Dritte Staffel: Netflix und das ewige Haus des Geldes
Der enorme Erflog der spanische TV-Serie Haus des Geldes war für Zuschauer und Macher eine Überraschung. Nun versucht Netflix, ihn zu wiederholen – leider wortwörtlich. Vorsicht: Spoiler!
Sie selbst sehen sich als moderne Robin-Hoods: Exakt dem genialen Plan des scheinbar allwissenden Professors folgend überfallen Kriminelle in roten Ganzkörperanzügen und Dalí-Masken das Staatseigentum. Die Polizei ist hilflos und wird in den Telefonaten mit dem Professor, der sich tatsächlich gar nicht am Ort des Geschehens befindet, hinters Licht geführt. Immer wieder kommt es dabei zu Zwischenfällen, die Einbrecher müssen zum Beispiel eine Notoperation an einem Crew-Mitglied durchführen. Und eine präparierte Abhörwanze wird eingeschleust, die aber durch die Verbrecher schnell entdeckt wird.
Klingt wie die ersten beiden Staffeln der Erfolgsserie Haus des Geldes? Es scheint so, als sei das Drehbuch für die dritte Staffel in großen Teilen dreist kopiert worden. Und sogar der eigentlich tote Berlin findet wieder seinen Platz: in den ständigen Rückblenden.
Haus des Geldes: Das Ende, das keines ist
Viel wurde im Vorfeld gerätselt. Nachdem der spanische Fernsehsender Antena 3 wohl keine weitere Staffel vorsah, legte Streaminganbieter Netflix sein Veto ein. Und setzte kurzerhand die bereits erworbene Serie in Eigenregie fort. An sich verständlich, war das Meisterwerk um den Professor und seine Bande doch völlig unverhofft zu einem Kassenschlager im Streaming-Angebot geworden.

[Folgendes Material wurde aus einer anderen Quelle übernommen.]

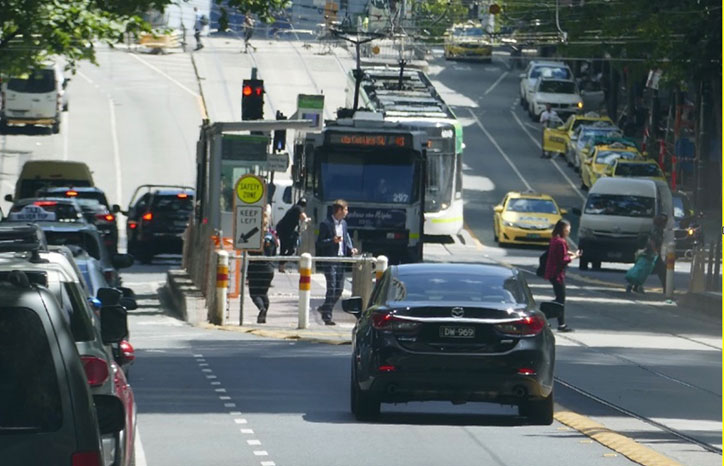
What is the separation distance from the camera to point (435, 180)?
1750 inches

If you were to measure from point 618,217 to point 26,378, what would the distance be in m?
37.7

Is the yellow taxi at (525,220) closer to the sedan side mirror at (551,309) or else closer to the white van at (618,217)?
the white van at (618,217)

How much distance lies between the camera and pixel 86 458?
7.11 m

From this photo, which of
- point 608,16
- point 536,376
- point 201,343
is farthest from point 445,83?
point 536,376

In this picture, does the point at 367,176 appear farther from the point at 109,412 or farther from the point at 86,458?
the point at 86,458

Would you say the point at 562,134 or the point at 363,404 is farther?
the point at 562,134

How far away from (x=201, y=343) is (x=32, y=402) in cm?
1718

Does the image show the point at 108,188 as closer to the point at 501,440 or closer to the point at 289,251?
the point at 289,251

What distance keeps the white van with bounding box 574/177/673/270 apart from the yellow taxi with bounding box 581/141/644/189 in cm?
1282

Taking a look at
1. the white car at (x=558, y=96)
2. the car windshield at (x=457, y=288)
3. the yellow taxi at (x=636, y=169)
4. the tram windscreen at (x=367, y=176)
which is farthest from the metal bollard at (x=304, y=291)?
the white car at (x=558, y=96)

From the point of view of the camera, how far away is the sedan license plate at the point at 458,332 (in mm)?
15008

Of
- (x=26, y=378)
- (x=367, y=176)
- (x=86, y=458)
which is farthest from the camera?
(x=367, y=176)

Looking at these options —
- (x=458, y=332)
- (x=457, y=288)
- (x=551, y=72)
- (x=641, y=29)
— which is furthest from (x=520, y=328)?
(x=551, y=72)

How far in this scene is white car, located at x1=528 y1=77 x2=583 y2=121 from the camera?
252 feet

Dass die Handlung der eigentlichen Serienschöpfer eigentlich abgeschlossen und zu Ende erzählt war, sorgte aber von Anfang an für Spekulationen unter den Fans. Könnte das Leben der ja jetzt schwer reichen Diebe zum Thema werden? Oder geben sie, wie der in der Serie zitierte Robin Hood, ihre Beute an die Öffentlichkeit ab? Ohne zu viel zu verraten, kann man sagen, dass beides irgendwie schon passiert. Eine wirklich große Rolle spielt das aber nicht.

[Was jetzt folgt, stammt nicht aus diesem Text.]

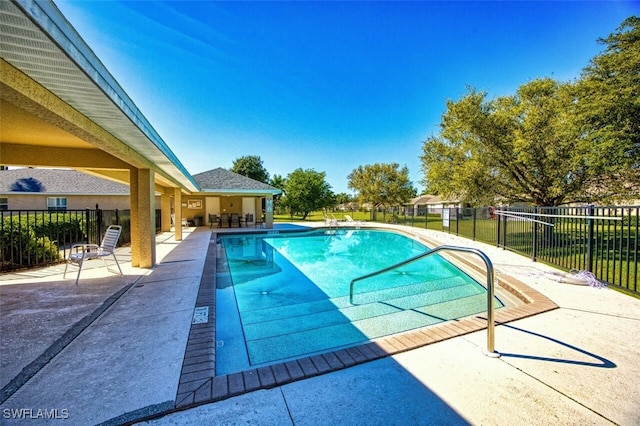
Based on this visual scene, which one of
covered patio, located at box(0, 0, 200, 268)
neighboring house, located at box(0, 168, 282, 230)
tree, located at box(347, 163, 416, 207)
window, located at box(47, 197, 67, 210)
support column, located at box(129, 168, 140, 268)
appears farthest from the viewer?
tree, located at box(347, 163, 416, 207)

Dafür wird Río in einem geheimen Regierungsgefängnis irgendwo im Ausland gefoltert. Die Lösung: Der Überfall auf die Bank von Spanien. Mit den dort lagernden Goldreserven möchte man den Staat dazu zwingen, ihn frei zu lassen. Schnell werden aus den ehemaligen Räubern aufständische in einem gewaltbereiten Unterdrückungsstaat. Und ja, die Serie spielt nach wie vor im eigentlich äußerst zivilisierten Spanien.
Was in der letzten Folge geschah…
Um die Fortsetzung rund in die Handlung einzubauen, musste man logischerweise recht weit ausholen. Das tut die Serie auch. Und kanzelt dann alles, was zwischen dem Ende des alten und dem Beginn des neuen Überfalls liegt in den knapp 50 Minuten der ersten Folge ab. Die aufwendige Zuteilung der Verstecke und Geheimidentitäten, der erneut äußerst durchdachte Plan des Professors, die Verteilung der Beute, die Liebesgeschichte zwischen Río und Tokio, die Gefangennahme von Río – das sind nur einige der wichtigen Handlungsschritte in besagter Folge.
Das Resultat: All diesen eigentlich eindrucksvollen Handlungssträngen fehlt völlig die erzählerische Tiefe. Sie werden einfach genannt und gezeigt – stumpf nach dem Motto: „Was bisher geschah“.
Das alles heißt sicher nicht, dass die dritte Staffel von Haus des Geldes keines Blickes würdig ist. Über ein handwerklich solides Heist-Movie geht die Produktion aber nicht hinaus. Aus einer heldenhaften Geschichte über nur im Sinne des Gesetzes kriminelle Weltverbesserer, die einen Weg gefunden haben, Geld zu erbeuten ohne jemandem damit ernsthaft zu schaden hat Netflix in meinen Augen eine Action-Serie mit lauter Explosionen und Spannung, aber ohne starke Charaktere oder neue Gedanken gemacht.